▶ [Exercise passage]:
┄┄┄┄┄┄┄┄┄┄

Written by Seth Hooper, as originally published in The Reverse Review.

Let’s face it: Nobody is immune to the impact of the current housing crisis. While reverse mortgages offer older Americans a way to tap home equity during retirement, the collapse of the mortgage market in 2008 has led to major changes that impact consumer choices, according to a new report from the AARP Public Policy Institute.

“For homeowners who are ’house-rich, but cash-poor,’ reverse mortgages can be a lifeline that enables older people to remain independent while meeting basic needs,” said the report. “However, declining home values and the resulting collapse of the mortgage markets have had a major impact on all aspects of reverse mortgages.”

The release of additional products like the HECM Saver may bring additional choices to consumers, but it has also made reverse mortgages more complicated, leading to more scrutiny from Congress and regulatory agencies charged with protecting consumers. In recent years, Congress has passed two consumer protection laws in response to unsuitable financial products being sold along with a reverse mortgage.

One concern highlighted in the report is the fact that reverse mortgage borrowers are getting younger in recent years. “The trend toward borrowing at earlier ages raises concerns about the long-term impact of reverse mortgages on financial security.”

┄┄┄┄┄┄┄┄┄┄

▶ [Data supplied]:
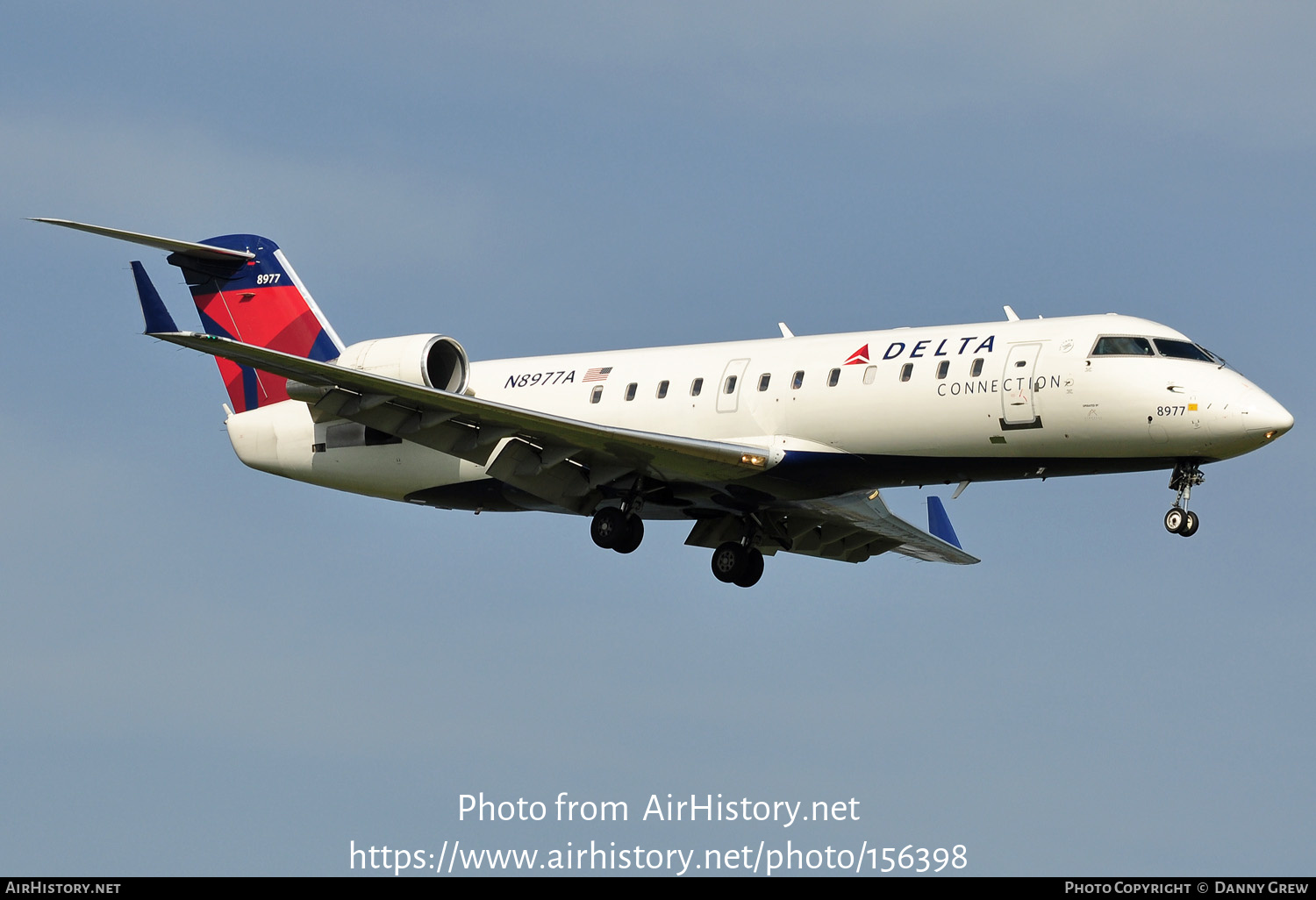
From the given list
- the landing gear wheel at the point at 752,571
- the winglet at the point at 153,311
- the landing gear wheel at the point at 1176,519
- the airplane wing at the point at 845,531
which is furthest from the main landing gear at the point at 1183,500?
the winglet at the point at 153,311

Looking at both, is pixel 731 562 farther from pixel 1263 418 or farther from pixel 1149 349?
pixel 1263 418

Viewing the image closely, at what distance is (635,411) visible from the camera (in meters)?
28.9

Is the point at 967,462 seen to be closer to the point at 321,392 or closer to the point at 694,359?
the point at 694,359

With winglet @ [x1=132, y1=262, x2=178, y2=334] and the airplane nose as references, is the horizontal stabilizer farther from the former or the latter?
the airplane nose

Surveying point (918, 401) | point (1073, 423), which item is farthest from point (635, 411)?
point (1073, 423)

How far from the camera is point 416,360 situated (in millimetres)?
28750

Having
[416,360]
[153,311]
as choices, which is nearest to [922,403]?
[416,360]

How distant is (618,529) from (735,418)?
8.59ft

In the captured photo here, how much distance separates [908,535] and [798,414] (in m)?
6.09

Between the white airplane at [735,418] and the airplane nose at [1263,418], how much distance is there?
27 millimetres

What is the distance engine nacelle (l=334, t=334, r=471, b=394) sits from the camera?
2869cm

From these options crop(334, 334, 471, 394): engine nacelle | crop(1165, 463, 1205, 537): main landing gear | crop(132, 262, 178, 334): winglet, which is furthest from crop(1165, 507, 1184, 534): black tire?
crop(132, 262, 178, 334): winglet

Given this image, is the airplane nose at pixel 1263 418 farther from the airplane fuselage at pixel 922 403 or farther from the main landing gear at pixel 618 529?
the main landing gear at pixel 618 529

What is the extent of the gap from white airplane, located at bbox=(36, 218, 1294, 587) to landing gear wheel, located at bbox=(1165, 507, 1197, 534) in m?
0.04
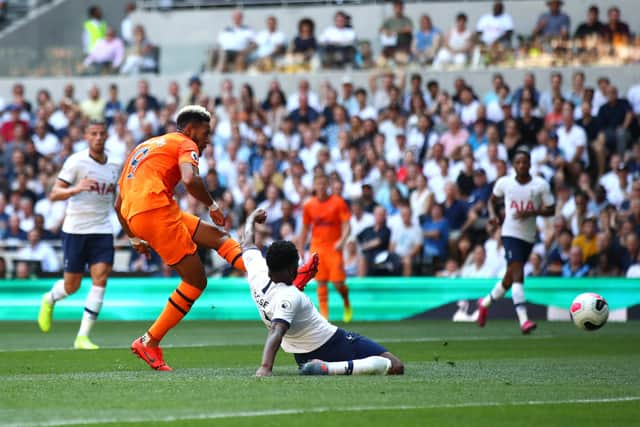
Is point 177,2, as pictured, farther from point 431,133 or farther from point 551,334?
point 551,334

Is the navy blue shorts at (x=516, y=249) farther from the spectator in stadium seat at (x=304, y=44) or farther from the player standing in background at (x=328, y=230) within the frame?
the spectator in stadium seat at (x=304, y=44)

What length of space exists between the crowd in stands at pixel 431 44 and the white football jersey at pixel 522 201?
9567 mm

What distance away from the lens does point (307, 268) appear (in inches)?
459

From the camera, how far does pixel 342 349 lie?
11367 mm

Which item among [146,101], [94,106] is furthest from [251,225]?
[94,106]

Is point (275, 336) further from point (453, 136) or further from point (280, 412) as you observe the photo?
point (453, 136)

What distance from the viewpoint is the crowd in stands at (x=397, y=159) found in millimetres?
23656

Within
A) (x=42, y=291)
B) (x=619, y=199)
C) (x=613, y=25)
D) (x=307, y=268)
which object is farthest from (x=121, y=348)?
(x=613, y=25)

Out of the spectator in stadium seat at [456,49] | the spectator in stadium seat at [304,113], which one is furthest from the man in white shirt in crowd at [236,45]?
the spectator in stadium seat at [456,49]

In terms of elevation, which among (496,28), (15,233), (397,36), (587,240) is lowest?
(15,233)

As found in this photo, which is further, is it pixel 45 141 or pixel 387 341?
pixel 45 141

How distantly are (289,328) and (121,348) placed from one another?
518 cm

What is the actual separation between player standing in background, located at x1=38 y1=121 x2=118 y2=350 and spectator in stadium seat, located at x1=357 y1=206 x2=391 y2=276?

┄┄┄┄┄┄┄┄┄┄

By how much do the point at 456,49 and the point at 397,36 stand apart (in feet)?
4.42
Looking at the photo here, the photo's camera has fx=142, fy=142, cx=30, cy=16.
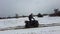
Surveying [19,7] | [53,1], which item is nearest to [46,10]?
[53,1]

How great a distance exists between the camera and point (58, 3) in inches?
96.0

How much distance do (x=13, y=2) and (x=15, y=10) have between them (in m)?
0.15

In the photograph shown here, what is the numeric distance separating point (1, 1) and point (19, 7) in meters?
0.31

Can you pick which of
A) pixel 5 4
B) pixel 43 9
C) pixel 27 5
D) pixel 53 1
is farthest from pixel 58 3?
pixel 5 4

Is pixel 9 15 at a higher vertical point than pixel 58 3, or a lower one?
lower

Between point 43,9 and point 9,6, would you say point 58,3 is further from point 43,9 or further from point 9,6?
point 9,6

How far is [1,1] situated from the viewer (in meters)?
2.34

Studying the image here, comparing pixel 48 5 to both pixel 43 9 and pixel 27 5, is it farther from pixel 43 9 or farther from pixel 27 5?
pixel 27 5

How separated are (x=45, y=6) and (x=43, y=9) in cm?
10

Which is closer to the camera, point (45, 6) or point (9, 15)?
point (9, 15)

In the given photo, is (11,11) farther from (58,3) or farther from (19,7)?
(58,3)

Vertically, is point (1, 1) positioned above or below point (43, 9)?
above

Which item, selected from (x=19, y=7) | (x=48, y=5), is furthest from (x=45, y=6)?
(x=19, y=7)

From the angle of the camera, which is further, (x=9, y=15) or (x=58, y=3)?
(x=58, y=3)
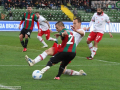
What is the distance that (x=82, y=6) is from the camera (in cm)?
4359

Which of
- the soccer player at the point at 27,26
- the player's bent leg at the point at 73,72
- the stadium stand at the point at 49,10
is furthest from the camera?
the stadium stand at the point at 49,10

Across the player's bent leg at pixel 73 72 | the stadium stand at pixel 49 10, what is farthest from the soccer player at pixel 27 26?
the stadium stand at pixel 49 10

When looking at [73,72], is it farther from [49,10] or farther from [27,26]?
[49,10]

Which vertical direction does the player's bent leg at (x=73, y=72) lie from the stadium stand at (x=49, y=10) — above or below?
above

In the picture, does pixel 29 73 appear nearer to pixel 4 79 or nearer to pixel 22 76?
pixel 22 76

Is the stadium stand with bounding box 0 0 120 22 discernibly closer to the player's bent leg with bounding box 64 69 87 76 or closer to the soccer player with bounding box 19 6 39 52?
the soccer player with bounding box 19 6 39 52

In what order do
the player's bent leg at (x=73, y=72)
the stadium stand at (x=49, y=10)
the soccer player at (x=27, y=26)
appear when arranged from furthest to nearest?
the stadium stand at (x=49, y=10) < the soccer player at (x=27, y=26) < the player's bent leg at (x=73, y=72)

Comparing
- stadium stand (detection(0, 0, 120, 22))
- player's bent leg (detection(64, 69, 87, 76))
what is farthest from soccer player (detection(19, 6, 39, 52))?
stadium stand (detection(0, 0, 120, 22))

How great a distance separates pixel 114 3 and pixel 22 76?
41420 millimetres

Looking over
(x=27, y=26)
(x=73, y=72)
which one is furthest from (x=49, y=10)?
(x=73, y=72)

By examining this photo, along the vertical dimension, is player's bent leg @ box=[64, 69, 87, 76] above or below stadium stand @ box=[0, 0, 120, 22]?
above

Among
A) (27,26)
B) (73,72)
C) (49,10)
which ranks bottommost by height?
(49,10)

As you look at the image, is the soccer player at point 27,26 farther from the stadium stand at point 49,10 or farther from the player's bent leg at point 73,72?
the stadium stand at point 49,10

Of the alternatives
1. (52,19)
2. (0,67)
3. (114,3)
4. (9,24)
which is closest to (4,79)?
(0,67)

┄┄┄┄┄┄┄┄┄┄

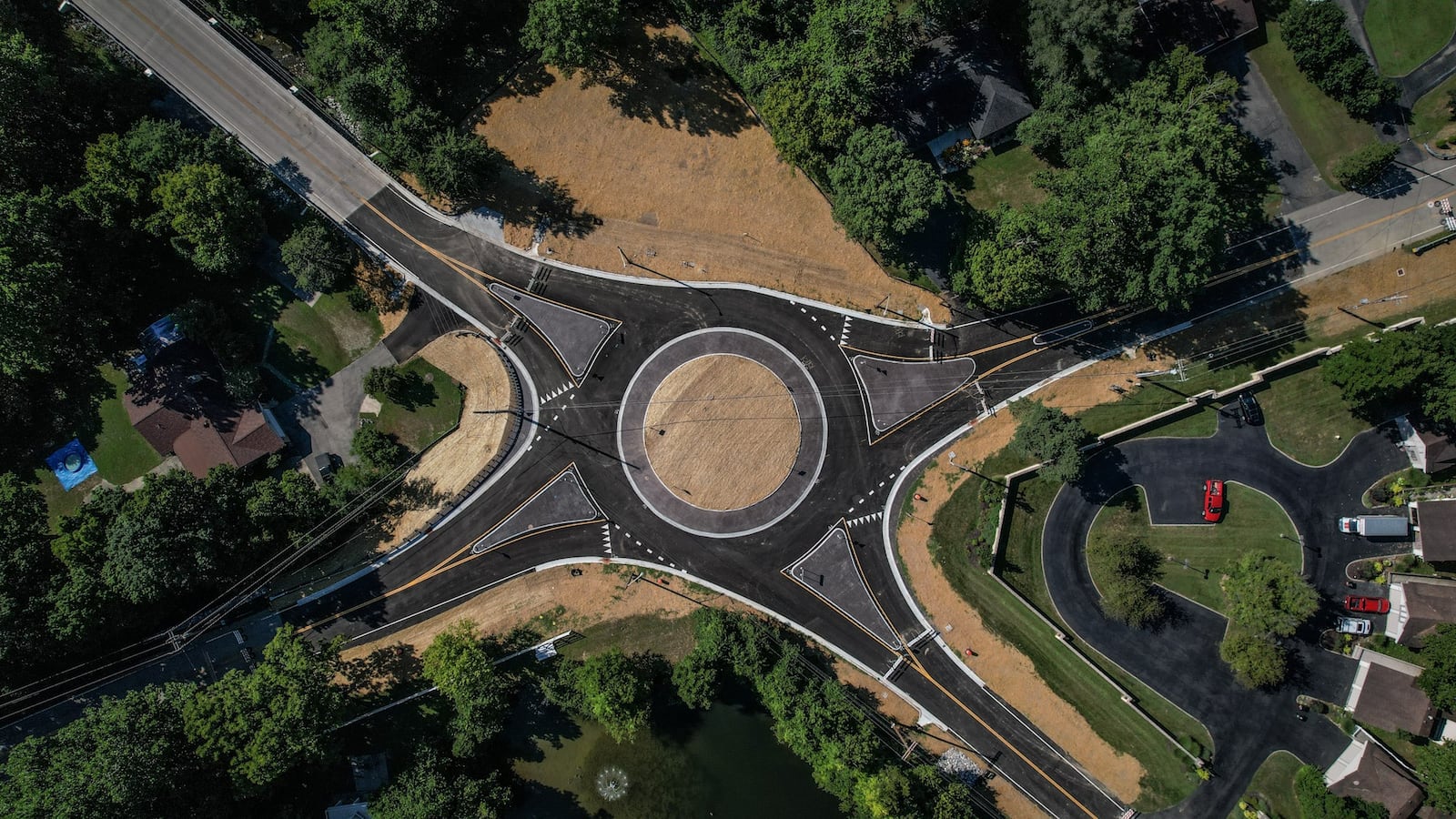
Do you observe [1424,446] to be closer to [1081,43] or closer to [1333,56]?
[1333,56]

┄┄┄┄┄┄┄┄┄┄

▶ [What to work on]:
1. From the reverse mortgage article above the rows, reproduce the passage starting with "The release of" and going on through "a reverse mortgage.".
2. Translate this sentence from the reverse mortgage article into Spanish: "One concern highlighted in the report is the fact that reverse mortgage borrowers are getting younger in recent years."

▶ [Responses to the tasks]:
1.
The release of additional products like the HECM Saver may bring additional choices to consumers, but it has also made reverse mortgages more complicated, leading to more scrutiny from Congress and regulatory agencies charged with protecting consumers. In recent years, Congress has passed two consumer protection laws in response to unsuitable financial products being sold along with a reverse mortgage.

2. Una preocupación destacada en el informe es el hecho de que los prestatarios de hipotecas revertidas son cada vez más jóvenes en los últimos años.